Surgery is strongly recommended for patients with a symptomatic abdominal wall hernia such as an inguinal, femoral, umbilical, epigastric or incisional hernia. This is usually performed as an elective procedure to alleviate symptoms of an abdominal wall hernia and to prevent potential complications such as bowel obstruction and bowel ischaemia. However, if you develop a painful and irreducible hernia, you would need an urgent surgical review to arrange emergency hernia surgery.
Abdominal wall hernia surgery can be performed via open surgery or laparoscopic (keyhole) surgery.
Laparoscopic inguinal hernia repair is strongly recommended for recurrent or bilateral inguinal hernias. The laparoscopic approach is generally favoured for young patients with a small or moderate sized inguinal hernia, because patients experience less post-operative pain, less wound complications, less risk of chronic pain and earlier return to work and daily activities compared to the open approach. This is performed under general anaesthetic and patients require one night hospital admission. Inguinal hernia repairs carry potential risks of bleeding, wound infections, recurrent hernia, seroma (fluid collection), chronic pain and rare complications of injury to internal organs or to a testicle.
Umbilical/ epigastric hernias often require simple, open repair with a mesh to prevent recurrence.
An incisional hernia is a common complication of abdominal surgery. Patients with emergency bowel surgery or a history of obesity, smoking, diabetes and other chronic medical conditions, have an increased risk of hernia after abdominal surgery. Repair of an incisional hernia can be a complex procedure depending on the site, size and number of defects and the patient’s medical history. This type of hernia is often repaired laparoscopically if defects are of a moderate size. Large, complex abdominal hernias may require open mesh repair or a hybrid approach including both open and laparoscopic approaches.
Post-operative Care Information - for laparoscopic inguinal hernia repair
After your initial inguinal operation, you will be able to eat and drink once fully awake from the general anaesthetic. You will require regular pain relief in the first 48-72 hours, including Panadol and Endone as required.
The day after your procedure you will be reviewed by Mr Choi to discuss the results of the surgery. You will be examined and the drain will be removed if required. Patients are encouraged to mobilise from day 1 of their post-operative course.
Discharge from Hospital
Medications will be organised and dispensed prior to your discharge, as well as a post-operative appointment in Mr Choi's private rooms, usually 2 weeks after your procedure.

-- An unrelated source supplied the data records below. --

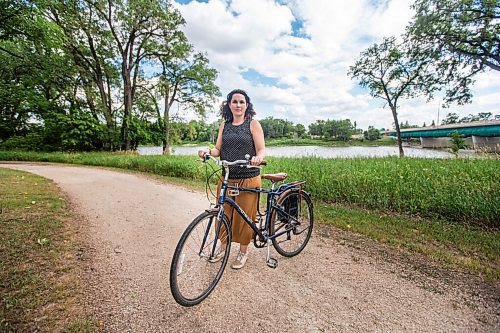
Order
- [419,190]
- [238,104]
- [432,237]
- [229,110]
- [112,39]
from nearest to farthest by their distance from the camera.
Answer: [238,104] → [229,110] → [432,237] → [419,190] → [112,39]

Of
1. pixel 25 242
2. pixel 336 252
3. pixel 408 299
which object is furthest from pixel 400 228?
pixel 25 242

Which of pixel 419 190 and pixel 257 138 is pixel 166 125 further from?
pixel 257 138

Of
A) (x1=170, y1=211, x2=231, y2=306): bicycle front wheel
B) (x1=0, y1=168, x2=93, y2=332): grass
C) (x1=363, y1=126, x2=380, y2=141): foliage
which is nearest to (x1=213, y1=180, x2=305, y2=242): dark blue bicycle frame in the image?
(x1=170, y1=211, x2=231, y2=306): bicycle front wheel

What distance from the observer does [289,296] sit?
2.31 meters

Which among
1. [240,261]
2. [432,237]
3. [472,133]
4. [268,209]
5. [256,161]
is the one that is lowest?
[432,237]

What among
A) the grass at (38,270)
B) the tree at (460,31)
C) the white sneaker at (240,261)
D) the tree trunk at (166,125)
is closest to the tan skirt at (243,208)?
the white sneaker at (240,261)

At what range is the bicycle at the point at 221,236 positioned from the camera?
2.10 metres

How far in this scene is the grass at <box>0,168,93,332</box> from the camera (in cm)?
192

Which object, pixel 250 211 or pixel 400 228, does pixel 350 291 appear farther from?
pixel 400 228

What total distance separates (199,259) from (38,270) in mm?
1902

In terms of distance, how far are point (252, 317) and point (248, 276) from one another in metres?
0.64

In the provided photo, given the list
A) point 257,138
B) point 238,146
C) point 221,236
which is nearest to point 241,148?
point 238,146

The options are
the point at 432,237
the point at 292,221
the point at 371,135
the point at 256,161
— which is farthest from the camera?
the point at 371,135

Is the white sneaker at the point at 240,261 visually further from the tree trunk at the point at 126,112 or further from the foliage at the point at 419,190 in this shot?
the tree trunk at the point at 126,112
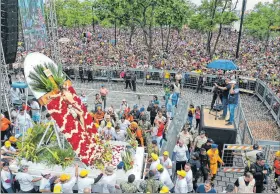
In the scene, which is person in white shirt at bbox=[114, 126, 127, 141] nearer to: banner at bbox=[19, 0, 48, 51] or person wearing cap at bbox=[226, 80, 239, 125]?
person wearing cap at bbox=[226, 80, 239, 125]

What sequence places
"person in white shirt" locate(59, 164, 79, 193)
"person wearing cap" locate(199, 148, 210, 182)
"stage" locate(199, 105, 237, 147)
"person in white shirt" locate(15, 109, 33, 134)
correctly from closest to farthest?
"person in white shirt" locate(59, 164, 79, 193), "person wearing cap" locate(199, 148, 210, 182), "stage" locate(199, 105, 237, 147), "person in white shirt" locate(15, 109, 33, 134)

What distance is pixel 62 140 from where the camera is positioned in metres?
8.95

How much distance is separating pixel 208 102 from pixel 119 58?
39.3ft

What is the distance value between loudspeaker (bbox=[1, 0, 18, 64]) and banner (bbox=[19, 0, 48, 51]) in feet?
1.66

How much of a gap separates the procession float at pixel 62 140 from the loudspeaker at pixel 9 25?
683 centimetres

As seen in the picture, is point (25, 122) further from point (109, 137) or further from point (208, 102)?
point (208, 102)

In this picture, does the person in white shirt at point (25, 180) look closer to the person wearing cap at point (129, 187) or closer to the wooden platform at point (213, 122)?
the person wearing cap at point (129, 187)

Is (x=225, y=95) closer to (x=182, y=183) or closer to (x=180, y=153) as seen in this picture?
(x=180, y=153)

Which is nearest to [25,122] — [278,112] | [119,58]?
[278,112]

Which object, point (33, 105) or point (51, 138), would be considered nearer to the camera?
point (51, 138)

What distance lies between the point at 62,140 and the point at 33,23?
933 cm

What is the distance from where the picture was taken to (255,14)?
120ft

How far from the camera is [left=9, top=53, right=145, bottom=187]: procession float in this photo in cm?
809

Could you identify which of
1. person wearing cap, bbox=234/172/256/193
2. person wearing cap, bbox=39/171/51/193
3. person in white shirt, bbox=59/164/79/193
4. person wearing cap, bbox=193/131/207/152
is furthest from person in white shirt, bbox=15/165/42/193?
person wearing cap, bbox=234/172/256/193
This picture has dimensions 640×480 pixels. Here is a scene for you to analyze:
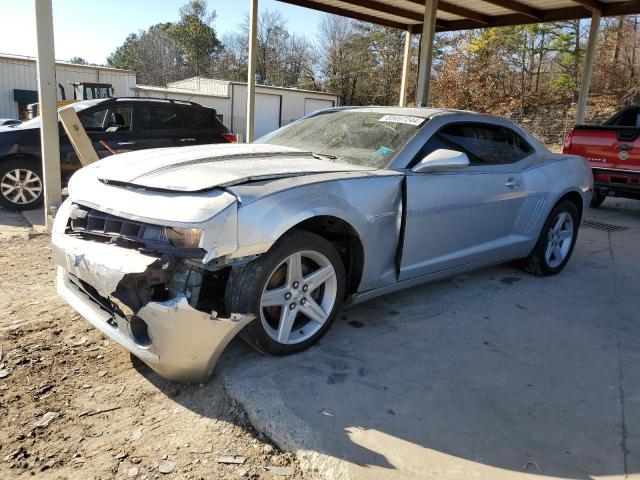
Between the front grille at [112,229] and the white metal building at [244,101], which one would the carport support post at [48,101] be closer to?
the front grille at [112,229]

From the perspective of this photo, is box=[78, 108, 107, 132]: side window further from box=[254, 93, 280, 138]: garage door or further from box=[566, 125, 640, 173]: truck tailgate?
box=[254, 93, 280, 138]: garage door

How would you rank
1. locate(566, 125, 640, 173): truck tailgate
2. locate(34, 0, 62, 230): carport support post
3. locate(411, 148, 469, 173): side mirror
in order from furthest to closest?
locate(566, 125, 640, 173): truck tailgate, locate(34, 0, 62, 230): carport support post, locate(411, 148, 469, 173): side mirror

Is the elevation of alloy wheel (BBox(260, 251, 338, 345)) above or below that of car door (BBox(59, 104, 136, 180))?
below

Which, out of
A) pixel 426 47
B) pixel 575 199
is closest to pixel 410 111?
pixel 575 199

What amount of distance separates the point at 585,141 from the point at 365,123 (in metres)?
5.71

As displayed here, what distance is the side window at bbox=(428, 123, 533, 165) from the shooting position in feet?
13.4

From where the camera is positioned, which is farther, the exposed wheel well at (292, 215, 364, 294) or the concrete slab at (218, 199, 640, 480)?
the exposed wheel well at (292, 215, 364, 294)

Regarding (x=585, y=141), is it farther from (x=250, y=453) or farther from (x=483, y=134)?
(x=250, y=453)

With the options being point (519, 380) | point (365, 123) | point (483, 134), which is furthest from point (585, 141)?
point (519, 380)

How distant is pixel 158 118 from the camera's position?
8.21 metres

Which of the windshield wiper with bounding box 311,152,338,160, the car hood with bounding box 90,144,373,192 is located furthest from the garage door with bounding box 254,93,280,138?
the car hood with bounding box 90,144,373,192

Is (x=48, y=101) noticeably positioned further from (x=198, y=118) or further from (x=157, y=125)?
(x=198, y=118)

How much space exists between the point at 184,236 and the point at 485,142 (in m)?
2.94

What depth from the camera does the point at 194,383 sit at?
9.25 ft
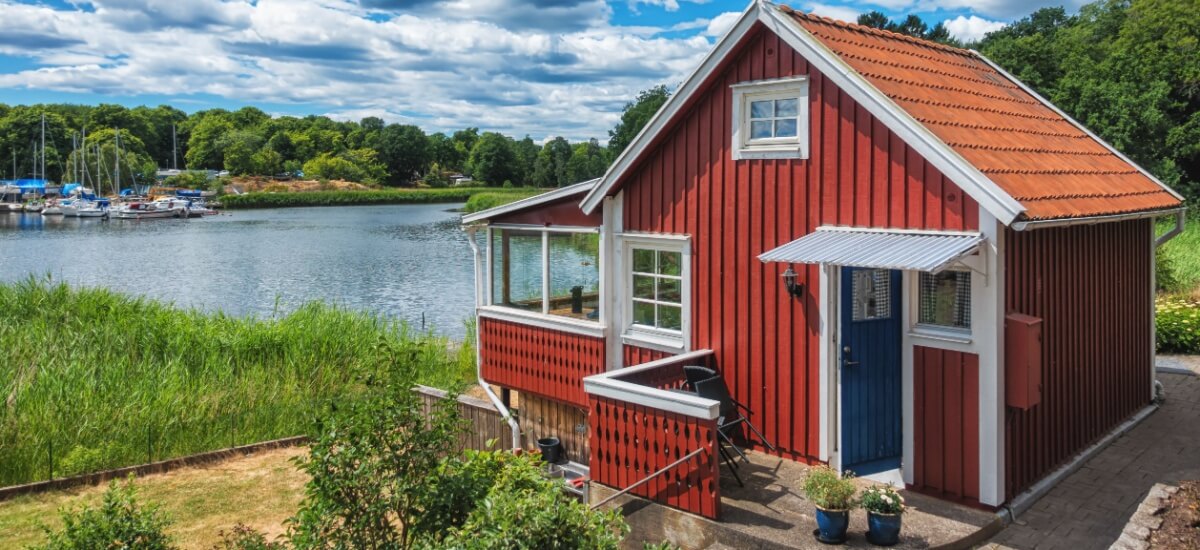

Dressings will be changed to waterproof dressings prior to your discharge. The dressings should be kept intact for at least 7 days post-operatively, after which you can remove them gently yourself. You can take showers and wash with the dressings on during this time. There are usually no sutures to be removed because the surgical wounds are closed with absorbable sutures.
Time off work / school
Most people will be away from work or school for 1 week after their operation.
You should not drive for the first week after your operation, especially if taking opioid pain relief such as Endone.
Light walking and light exercise can be resumed once you feel comfortable. Avoid heavy lifting (greater than 5 kilograms). Rigorous exercise such as weight training, yoga or sit ups should not be performed during the first 6 weeks post surgery. If you have any specific questions, please do not hesitate to ask Mr Choi.
Increasing pain from your surgery after discharge from hospital
If you have any increasing significant pain after your discharge from hospital, or vomiting or high fever, you should seek immediate medical advice, either by contacting Mr Choi through his rooms or directly.
Alternatively, you could see your general practitioner or attend the Emergency Department at Epworth Hospital.